◆ GIVEN INSTRUCTION: In the commentary below on the signs accompanying Christ's coming, list every heavenly body in which verse 25 says there shall be signs.

◆ READING PASSAGE:

Signs which will accompany the coming of Christ:
v. 25. And there shall be signs in the sun and in the moon and in the stars; and upon the earth distress of nations, with perplexity; the sea and the waves roaring;
v. 26. men's hearts failing them for fear, and for looking after those things which are coming on the earth; for the powers of heaven shall be shaken.
v. 27. And then shall they see the Son of Man coming in a cloud with power and great glory.
Here some of,. the signs that will usher in the great Day of Judgment are enumerated. The laws of nature, which have been fixed by the Creator, will be repealed, and in consequence the universe will dissolve in chaos. Unusual, unheard-of signs will take place in sun, moon, and stars, not those of the regular eclipses or similar phenomena which are governed by fixed laws, but such as will cause fearful consternation from the start, and oppressive distress experienced by the people of the world, together with a helpless perplexity, caused in part also by the noise and billows of the sea. So indescribably dreadful will be the dissolution of the bonds that hold the universe together that the hearts of men will fail them, will be taken out of their bodies for fear and for expectation of the things that are coming and are threatening to engulf the world; for the very powers of the heavens that hold the machinery of the vast sky in place will be moved and shaken. And then, in the midst of all this turmoil, while the cataclysmic disturbances are tossing the world and the entire universe about in utter helplessness, then they, all men, will see the Son of Man, the great Judge of the earth, coming in a cloud, with power and great glory. The despised and rejected, the meek and humble Prophet of Galilee will then have stripped off all evidences of the former humiliation, and all men will be forced to recognize Him as the Lord of all.

◆ SUPPLIED INFORMATION:
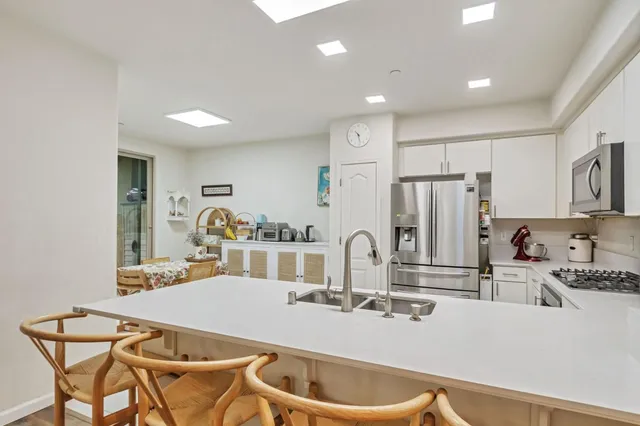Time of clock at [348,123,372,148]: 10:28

...

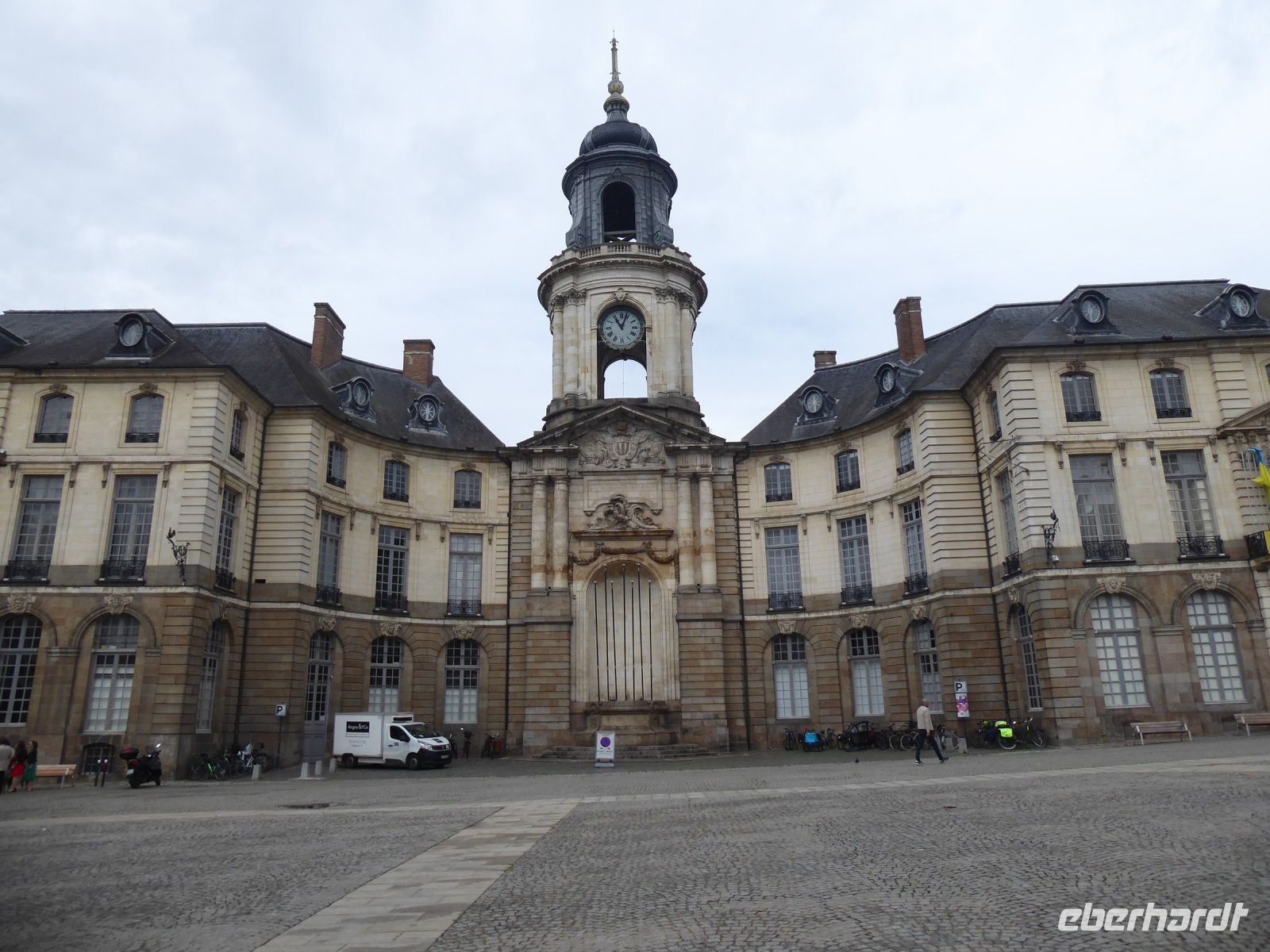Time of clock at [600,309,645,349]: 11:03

◆ ANSWER: The sun, the moon, and the stars.